Figure 11: jupyter notebook-Select feature file

5. Invoke the Amazon Bedrock converse API to generate the Java stub code. The notebook sends your selected Gherkin feature file to Claude through Amazon Bedrock, which processes the content and returns the corresponding Java implementation code.

Figure 12: jupyter notebook-Generate java step definition

The notebook automatically saves your generated Cucumber test scenarios in a structured output directory. You can examine both your generated Java cucumber test case and the explanations provided by Claude. The organized folder structure makes it easy for you to locate specific test cases and track the generation process for each API endpoint you’ve tested (As shown in figure 13 and 14).

Figure 13: jupyter notebook-java step file location

Figure 14: jupyter notebook-sample java step file

This file contains the actual implementation of the steps described in the feature file. When creating these files, it’s important to review and modify any placeholder values with appropriate test data that matches your specific testing environment. Optionally, you can first create the feature file with your desired test values, and then use it to generate the Java code, ensuring alignment between your scenarios and step definitions.

You can extend this solution by creating prompt catalogs targeting different programming languages and libraries. For example, you might develop additional prompts for generating tests in Python with pytest etc. This flexibility allows you to adapt the solution to your organization’s specific technology stack while maintaining consistent test coverage across all your TM Forum API implementations.

Lessons Learned

Throughout the development of this solution, you’ll find several valuable insights that can help you achieve better results when using foundation models for test generation.

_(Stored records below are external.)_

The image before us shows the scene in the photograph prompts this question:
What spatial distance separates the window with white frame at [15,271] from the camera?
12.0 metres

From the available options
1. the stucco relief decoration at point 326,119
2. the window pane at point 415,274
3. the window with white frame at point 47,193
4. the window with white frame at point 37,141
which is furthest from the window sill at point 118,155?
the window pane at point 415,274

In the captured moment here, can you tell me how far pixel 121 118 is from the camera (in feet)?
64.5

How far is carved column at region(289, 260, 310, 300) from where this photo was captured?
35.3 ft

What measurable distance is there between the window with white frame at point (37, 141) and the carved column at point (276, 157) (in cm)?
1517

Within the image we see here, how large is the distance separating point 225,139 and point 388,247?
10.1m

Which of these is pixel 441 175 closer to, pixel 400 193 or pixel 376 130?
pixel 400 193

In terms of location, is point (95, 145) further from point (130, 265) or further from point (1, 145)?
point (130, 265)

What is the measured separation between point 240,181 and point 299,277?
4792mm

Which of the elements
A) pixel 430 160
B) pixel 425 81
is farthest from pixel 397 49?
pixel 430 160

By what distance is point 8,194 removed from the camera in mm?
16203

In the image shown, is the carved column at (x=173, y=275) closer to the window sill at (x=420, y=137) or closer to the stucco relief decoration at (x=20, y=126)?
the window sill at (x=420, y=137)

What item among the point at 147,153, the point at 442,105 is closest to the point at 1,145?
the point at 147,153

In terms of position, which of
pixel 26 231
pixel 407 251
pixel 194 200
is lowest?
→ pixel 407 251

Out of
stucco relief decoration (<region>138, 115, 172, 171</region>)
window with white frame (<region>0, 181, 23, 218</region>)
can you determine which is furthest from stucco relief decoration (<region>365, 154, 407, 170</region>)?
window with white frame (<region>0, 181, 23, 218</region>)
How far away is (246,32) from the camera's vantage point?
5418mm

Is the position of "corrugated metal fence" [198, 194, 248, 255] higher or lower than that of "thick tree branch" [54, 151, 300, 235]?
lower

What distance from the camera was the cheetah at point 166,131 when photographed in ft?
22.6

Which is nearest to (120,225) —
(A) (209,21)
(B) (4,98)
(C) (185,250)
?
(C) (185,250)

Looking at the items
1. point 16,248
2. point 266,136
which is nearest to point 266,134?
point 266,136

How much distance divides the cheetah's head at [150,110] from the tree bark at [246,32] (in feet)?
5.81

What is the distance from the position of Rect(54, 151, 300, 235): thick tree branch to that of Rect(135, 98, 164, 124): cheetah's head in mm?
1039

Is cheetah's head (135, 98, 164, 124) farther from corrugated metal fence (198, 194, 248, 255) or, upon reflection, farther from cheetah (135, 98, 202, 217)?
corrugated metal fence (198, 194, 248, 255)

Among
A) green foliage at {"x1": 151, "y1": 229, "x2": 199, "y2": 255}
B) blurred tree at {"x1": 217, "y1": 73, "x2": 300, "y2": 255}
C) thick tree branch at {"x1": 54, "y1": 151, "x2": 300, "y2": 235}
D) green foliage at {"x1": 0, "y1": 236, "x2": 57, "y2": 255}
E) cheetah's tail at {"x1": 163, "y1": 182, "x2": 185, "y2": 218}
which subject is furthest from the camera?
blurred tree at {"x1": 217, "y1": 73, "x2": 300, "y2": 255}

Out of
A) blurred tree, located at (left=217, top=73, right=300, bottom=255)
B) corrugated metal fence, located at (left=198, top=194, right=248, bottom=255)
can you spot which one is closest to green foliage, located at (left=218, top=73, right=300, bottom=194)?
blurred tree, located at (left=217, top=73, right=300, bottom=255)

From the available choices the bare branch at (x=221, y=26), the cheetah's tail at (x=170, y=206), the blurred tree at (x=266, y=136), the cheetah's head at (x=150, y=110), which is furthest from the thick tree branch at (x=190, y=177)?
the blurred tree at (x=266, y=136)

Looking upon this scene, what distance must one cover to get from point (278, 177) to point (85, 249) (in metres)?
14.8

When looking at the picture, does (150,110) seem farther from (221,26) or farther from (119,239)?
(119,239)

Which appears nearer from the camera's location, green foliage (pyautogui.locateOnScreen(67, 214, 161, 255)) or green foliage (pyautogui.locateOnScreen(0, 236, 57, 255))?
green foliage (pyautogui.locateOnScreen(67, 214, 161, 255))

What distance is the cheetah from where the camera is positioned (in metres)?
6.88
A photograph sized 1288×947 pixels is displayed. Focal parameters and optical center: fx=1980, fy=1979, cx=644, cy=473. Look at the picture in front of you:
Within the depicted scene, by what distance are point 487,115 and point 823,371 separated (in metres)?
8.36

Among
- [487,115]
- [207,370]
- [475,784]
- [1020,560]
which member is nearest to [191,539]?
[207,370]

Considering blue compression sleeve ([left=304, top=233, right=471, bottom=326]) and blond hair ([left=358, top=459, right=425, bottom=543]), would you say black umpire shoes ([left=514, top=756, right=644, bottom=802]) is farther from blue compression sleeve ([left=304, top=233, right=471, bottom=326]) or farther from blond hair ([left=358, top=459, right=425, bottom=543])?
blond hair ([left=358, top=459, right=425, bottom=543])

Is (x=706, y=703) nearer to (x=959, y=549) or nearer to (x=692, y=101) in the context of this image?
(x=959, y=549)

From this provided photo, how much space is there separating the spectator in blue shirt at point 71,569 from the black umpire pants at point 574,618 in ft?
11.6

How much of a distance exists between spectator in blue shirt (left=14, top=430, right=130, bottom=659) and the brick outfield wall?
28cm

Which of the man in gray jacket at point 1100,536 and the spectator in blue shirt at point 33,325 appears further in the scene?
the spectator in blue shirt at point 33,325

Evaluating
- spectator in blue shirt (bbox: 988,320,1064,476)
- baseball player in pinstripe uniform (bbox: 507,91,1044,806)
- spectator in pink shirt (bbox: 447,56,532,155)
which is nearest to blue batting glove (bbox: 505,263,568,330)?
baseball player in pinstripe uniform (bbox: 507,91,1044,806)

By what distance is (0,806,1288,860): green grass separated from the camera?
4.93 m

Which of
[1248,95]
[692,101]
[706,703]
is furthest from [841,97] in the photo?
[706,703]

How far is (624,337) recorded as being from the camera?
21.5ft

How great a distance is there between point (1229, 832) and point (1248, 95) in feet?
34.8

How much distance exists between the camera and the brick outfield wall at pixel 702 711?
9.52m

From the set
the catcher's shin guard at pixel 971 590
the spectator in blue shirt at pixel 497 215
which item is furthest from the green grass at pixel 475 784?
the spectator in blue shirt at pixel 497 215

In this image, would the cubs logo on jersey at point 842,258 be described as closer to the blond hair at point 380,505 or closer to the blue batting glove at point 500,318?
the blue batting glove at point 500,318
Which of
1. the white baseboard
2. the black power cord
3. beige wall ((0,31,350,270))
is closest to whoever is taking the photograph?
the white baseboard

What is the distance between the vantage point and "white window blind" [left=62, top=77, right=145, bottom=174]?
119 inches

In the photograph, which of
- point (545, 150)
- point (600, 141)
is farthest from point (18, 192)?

• COSTAR Framework: Use clear and direct instruction to achieve the right results. Use of multiple examples allows to cover multiple scenarios and pattern of outputs. Use chain of thoughts as a method allows detailed step by step processing. Appropriate XML tags allow calling programs to extract the relevant outputs. Providing reference examples in the prompt defines the response structure.
• Long Contexts tips: For large TM Forum OpenAPI specifications, breaking down tasks to focus on specific paths, methods, and response levels reduces unnecessary information. This results in shorter, more focused prompts and improved efficiency when interacting with Claude. Filtering API specifications to include only the required path, method, and response code minimizes context size by eliminating unnecessary information.
• Prompt Caching: Caching relevant portions of prompts saves on input token costs when repeatedly generating tests for similar API endpoints.
• Iterative Refinement: Continuously refining prompts based on output quality leads to improved outcomes. While specificity is important for technical accuracy in TM Forum API tests, allowing some flexibility helps Claude handle edge cases in API specifications.

Clean Up

To avoid incurring future AWS charges, it’s important to delete all resources created during this tutorial.

1. Backup Your Notebook Files: Before destroying the resources, ensure you’ve backed up all important files from your SageMaker notebook.
2. Clean up the resources by running the following command. terraform destroy

This will remove the Amazon SageMaker notebook along with the VPC it was created in.

Conclusion

This post has shown you how to generate comprehensive Gherkin scenarios and corresponding Cucumber test code from TM Forum API specifications using Amazon Bedrock and Claude. The solution follows an iterative approach, starting with a base prompt and refining it through multiple iterations based on best practices like providing clear examples, allowing the foundation model to think through problems step-by-step, using XML tags for structured outputs, and setting appropriate parameters.